* _Records for this task_:
==============================
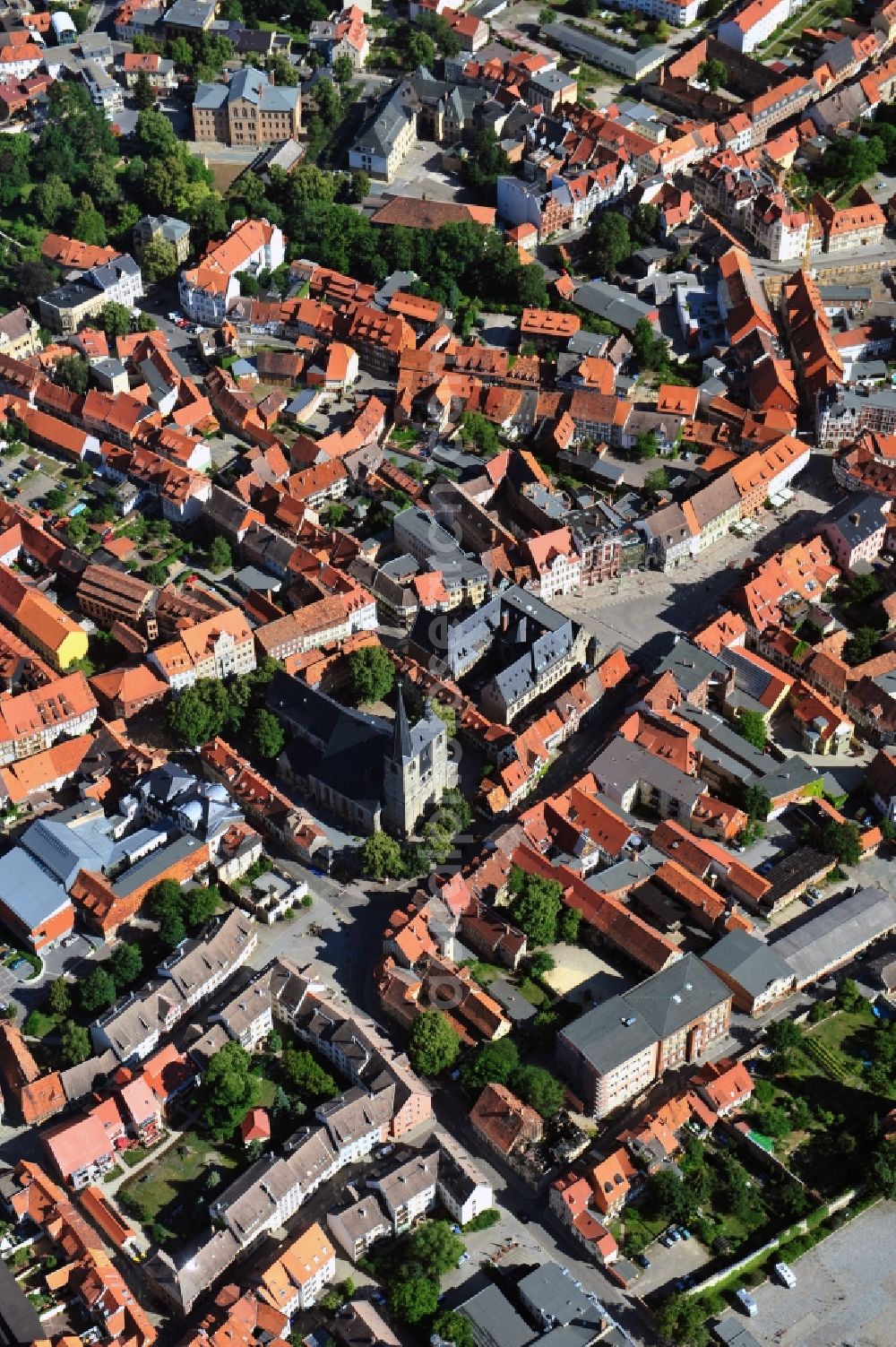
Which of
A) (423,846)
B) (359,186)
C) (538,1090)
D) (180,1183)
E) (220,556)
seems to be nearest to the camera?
==============================
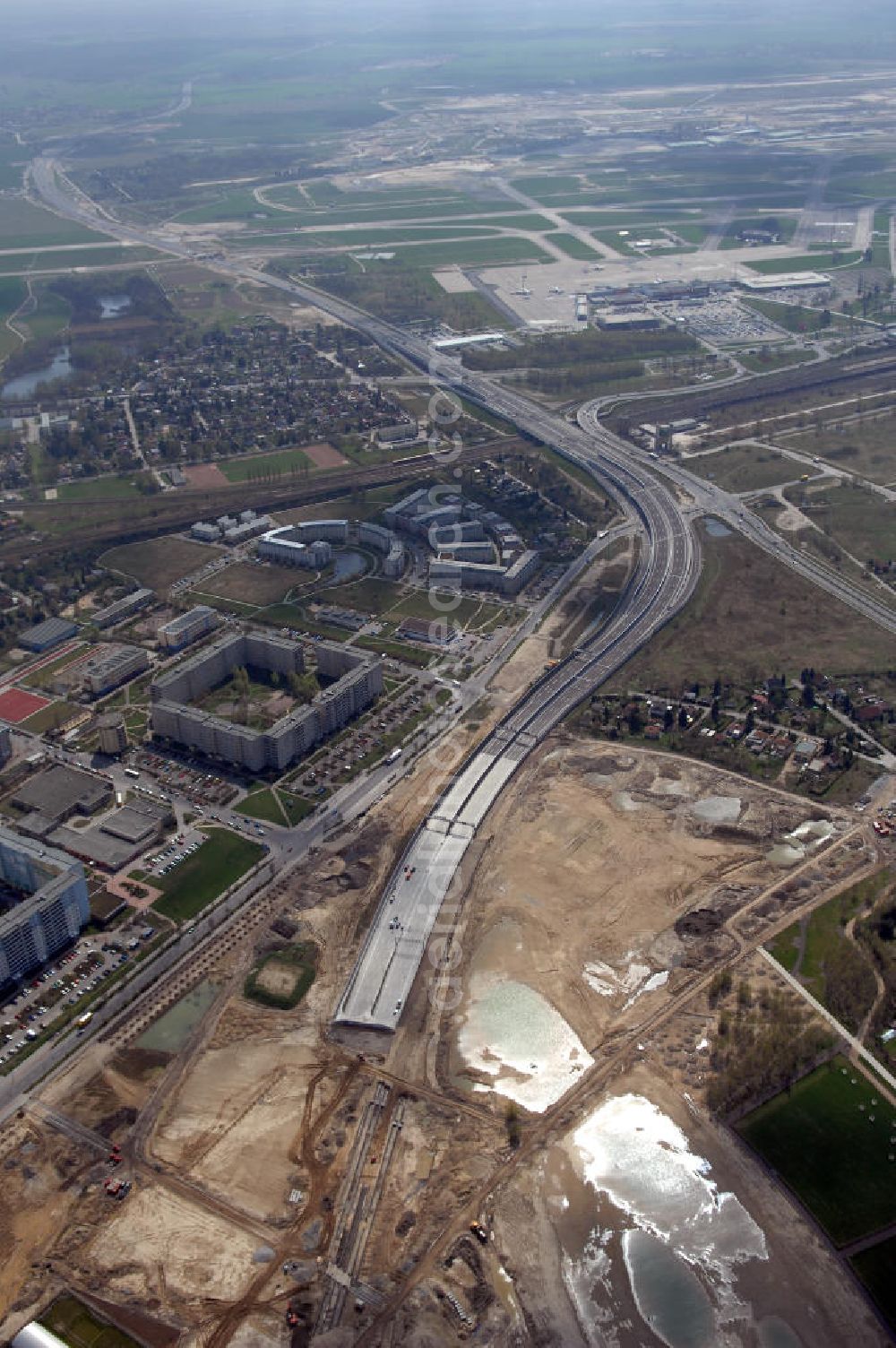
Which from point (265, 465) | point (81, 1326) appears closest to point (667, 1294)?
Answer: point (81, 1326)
==============================
* _Directions for this task_: Locate each line in the items above that contains the word "Which", and copy every such line in full.

* _Exercise solution_:
Which of
Which from point (265, 465) | point (81, 1326) appears closest to point (667, 1294)?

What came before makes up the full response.